• Task to carry out: Give back the exact lines of the material below from the one containing "Engraving of Blackbeard, hair" through the one containing "3. Also in 1973, these", and no pictures.

• Data shown:
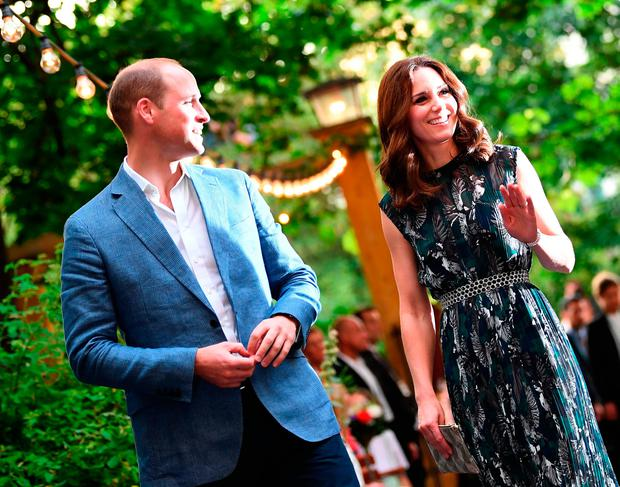 Britain's Princess Kate, the Duchess of Cambridge, and Britain's Prince William, Duke of Cambridge arrive for a reception at 'Claerchens Ballhaus' dance hall in Berlin, on the second day of the British royal couple visit to Germany, on July 20, 2017 in Berlin. / AFP PHOTO / POOL / Britta PedersenBRITTA PEDERSEN/AFP/Getty Images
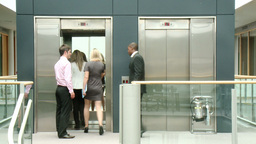 Business people using a lift in building Animation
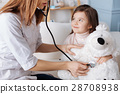 Professioal doctor examining fluffy toy 28708938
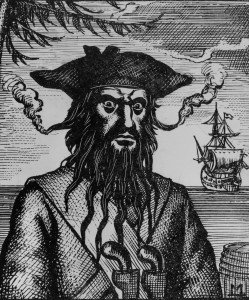 Engraving of Blackbeard, hair woven with flaming fuses, ca. 1715
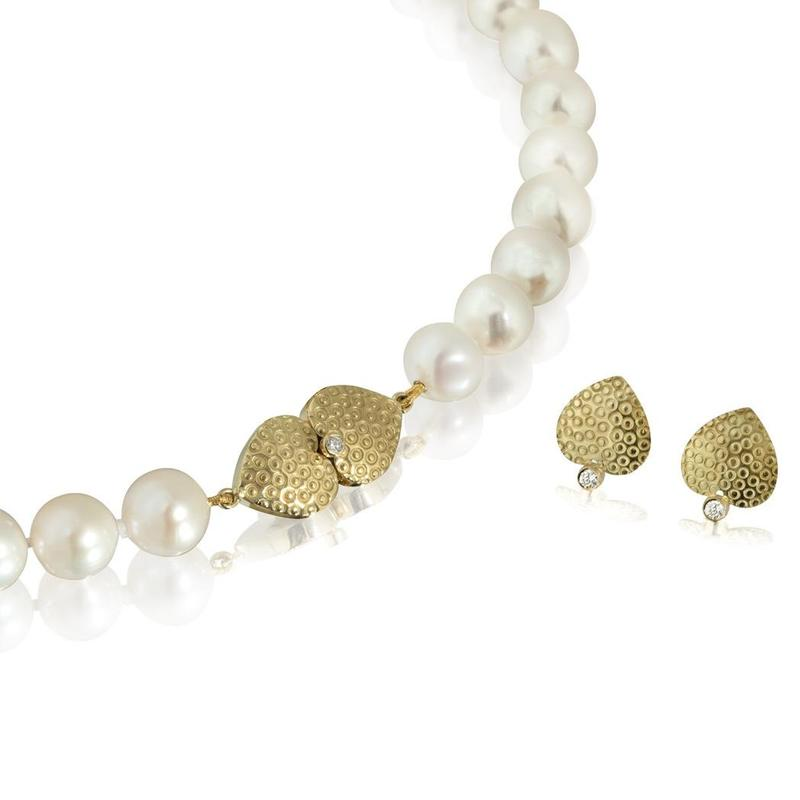 Pearl necklace with an 18ct gold & diamond clasp with matching earrings.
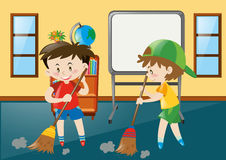 Two boys sweeping classroom floor Stock Photo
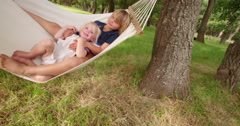 Mischievous siblings having fun on a hammock at park - stock footage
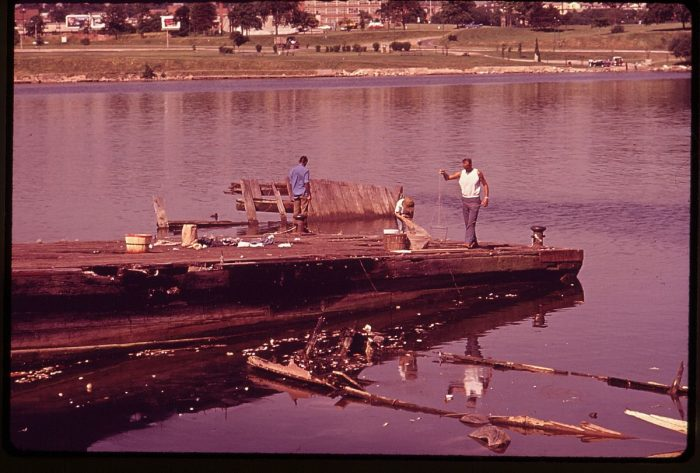 3. Also in 1973, these men can be seen crabbing off a deteriorating dock near Port Covington in the Baltimore Harbor.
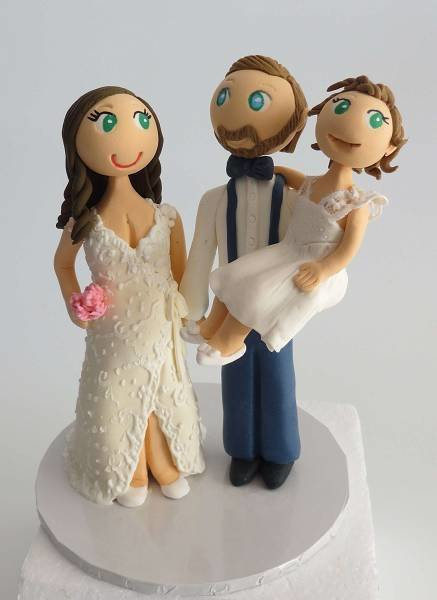 Standing Bride & Groom with 1 child on round base board
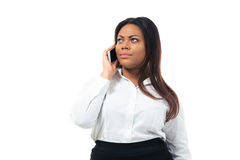 Pensive businesswoman talking on the phone Stock Photo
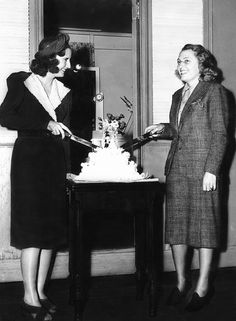 Barbara Stanwyck and her hairdresser, Hollis Barnes, were both married on the same weekend during production of Columbia's Golden Boy. Here they are photographed cutting the wedding cake that they were surprised with on set. (1939)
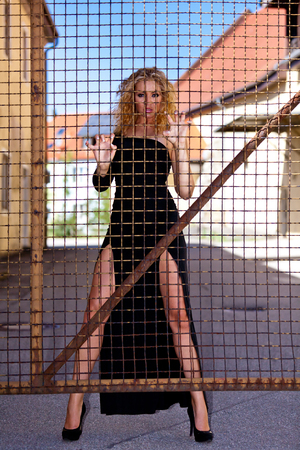 Blonde woman with black dress behind bars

• Exercise result:
 Engraving of Blackbeard, hair woven with flaming fuses, ca. 1715
 Pearl necklace with an 18ct gold & diamond clasp with matching earrings.
 Two boys sweeping classroom floor Stock Photo
 Mischievous siblings having fun on a hammock at park - stock footage
 3. Also in 1973, these men can be seen crabbing off a deteriorating dock near Port Covington in the Baltimore Harbor.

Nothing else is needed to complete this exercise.